Network-1 Technologies, Inc. v. Alcatel-Lucent USA Inc., et al. This patent infringement action was filed in September 2011 in the United States District Court for the Eastern District of Texas and alleges that various Hewlett Packard Enterprise switches and access points infringe Network-1’s patent relating to the 802.3af and 802.3at “Power over Ethernet” standards. The Network-1 patent at issue expires in 2020. A jury trial was conducted beginning on November 6, 2017. On November 13, 2017, the jury returned a verdict in favor of HPE, finding that HPE did not infringe Network-1’s patent and that the patent was invalid. The Company expects Network-1 to appeal following post-trial motion practice and the entry of judgment.
Environmental
The Company's operations and products are or may in the future become subject to various federal, state, local and foreign laws and regulations concerning environmental protection, including laws addressing the discharge of pollutants into the air and water, the management and disposal of hazardous substances and wastes, the clean-up of contaminated sites, the substances and materials used in the Company's products, the energy consumption of products, services and operations and the operational or financial responsibility for recycling, treatment and disposal of those products. This includes legislation that makes producers of electrical goods, including servers and networking equipment, financially responsible for specified collection, recycling, treatment and disposal of past and future covered products (sometimes referred to as "product take-back legislation"). The Company could incur substantial costs, its products could be restricted from entering certain jurisdictions, and it could face other sanctions, if it were to violate or become liable under environmental laws or if its products become non-compliant with environmental laws. The Company's potential exposure includes impacts on revenue, fines and civil or criminal sanctions, third-party property damage or personal injury claims and clean-up costs. The amount and timing of costs to comply with environmental laws are difficult to predict.

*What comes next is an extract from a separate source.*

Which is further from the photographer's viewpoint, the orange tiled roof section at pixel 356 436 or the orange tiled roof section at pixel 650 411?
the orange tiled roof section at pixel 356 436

In particular, the Company may become a party to, or otherwise involved in, proceedings brought by U.S. or state environmental agencies under the Comprehensive Environmental Response, Compensation and Liability Act ("CERCLA"), known as "Superfund," or other federal, state or foreign laws and regulations addressing the clean-up of contaminated sites, and may become a party to, or otherwise involved in, proceedings brought by private parties for contribution towards clean-up costs. The Company is also contractually obligated to make financial contributions to address actions related to certain environmental liabilities, both ongoing and arising in the future, pursuant to its Separation and Distribution Agreement with HP Inc.
Other Contingencies
During the fourth quarter of fiscal 2017, the Company's facilities in Houston, Texas sustained significant damage as a result of Hurricane Harvey. For fiscal 2017, the Company recorded $52 million in Disaster charges in its Consolidated Statement of Earnings, which primarily represents the deductible under the Company's insurance plans. The Company continues to evaluate the impact of Hurricane Harvey on the business and has filed a claim under its insurance program for property damage and incremental expenses. However, as of October 31, 2017, the final claim amount was not quantified, and as such, no insurance receivable was recorded.
As a result of the damage caused by Hurricane Harvey, the Company further recognized an asset impairment charge of $41 million for the buildings it owns in Houston, Texas. The impairment charge represented the difference between the carrying value of the buildings and estimated market value.